The technology's immense potential can only be properly realized when development and safety protocols are accessible to all, enabling collaborative governance that transcends national boundaries.”
ROOST's founding partners include:
- Eric Schmidt,
- Discord,
- OpenAI,
- Google,
- Roblox,
- John S. and James L. Knight Foundation,
- AI Collaborative,
- Patrick J. McGovern Foundation, and
- Project Liberty Institute.
ROOST also benefits from the support and expertise of a wide set of partners from the fields of AI, philanthropy, academia, open source, child safety, and countering violent extremism.
To date, ROOST has raised more than $27 million for its first four years of operations from a range of leading philanthropies and top technology companies. ROOST aims to accelerate its growth and expand its offerings to as many organisations as possible.
According to Brock, ensuring our AI futures don’t sit in a handful of companies is an underlying theme across all conversations in this Europe-based summit.
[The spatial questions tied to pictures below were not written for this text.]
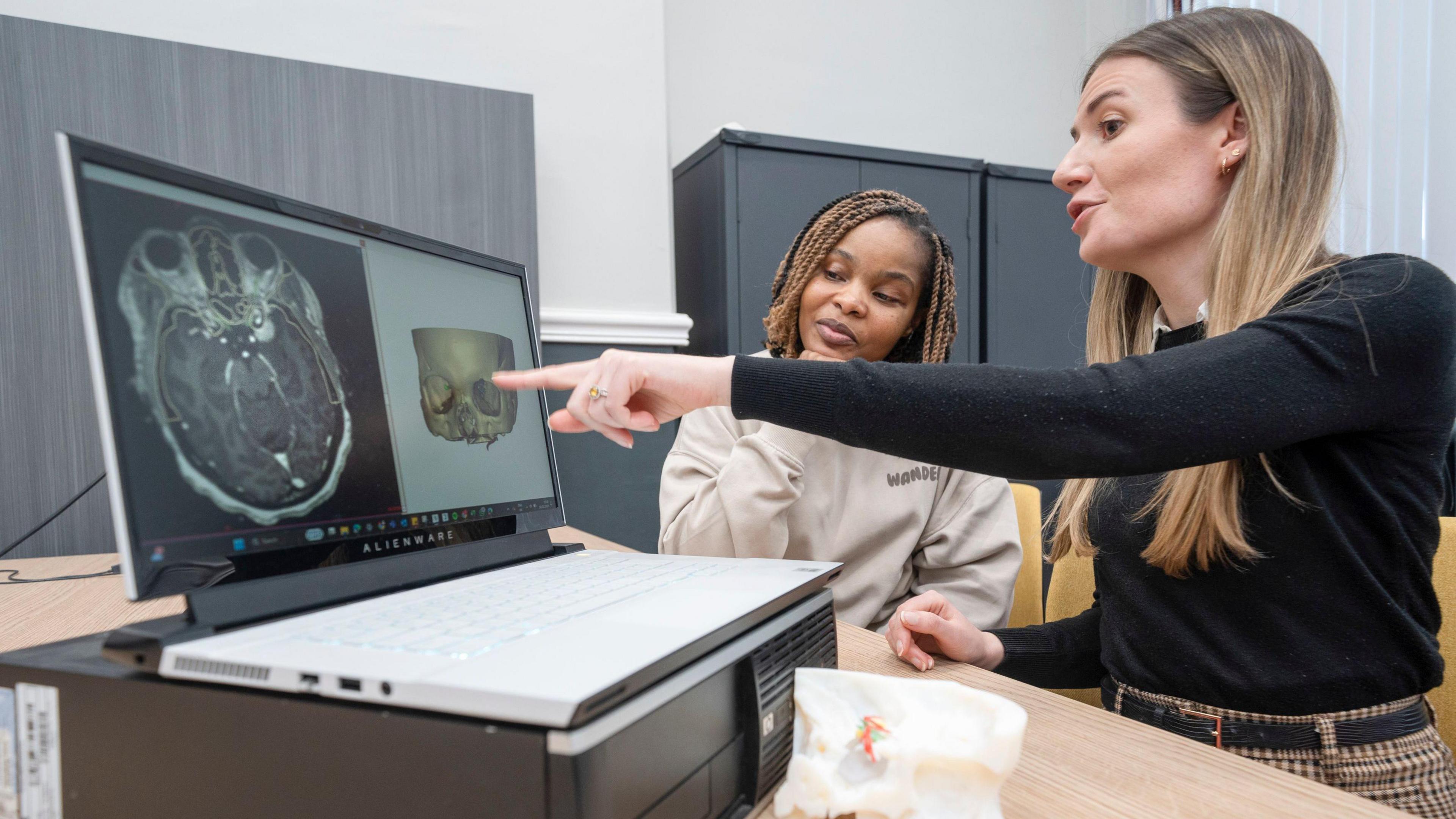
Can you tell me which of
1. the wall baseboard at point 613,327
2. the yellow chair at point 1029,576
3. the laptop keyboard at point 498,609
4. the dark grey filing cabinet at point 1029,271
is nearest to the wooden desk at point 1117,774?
the laptop keyboard at point 498,609

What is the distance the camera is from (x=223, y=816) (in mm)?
321

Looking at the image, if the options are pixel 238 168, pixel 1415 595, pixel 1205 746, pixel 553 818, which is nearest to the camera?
pixel 553 818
“The real question will be whether the US and China can be persuaded to sign up to the end-of-summit statement.
For the UK it's clear we must build domestic capabilities whilst collaborating with international companies to build the infrastructure critical to the UK's success. To be world-class, we need infrastructure in the UK stewarded with standards that create global norms and governance through open source tooling."
Further announcements at the Summit will include the launch of the ‘Current AI’ Foundation, funded by ‘willing nations’ to the tune of €400m on launch, and include data commons and ethical AI practices as necessary enablers of the democratisation of AI.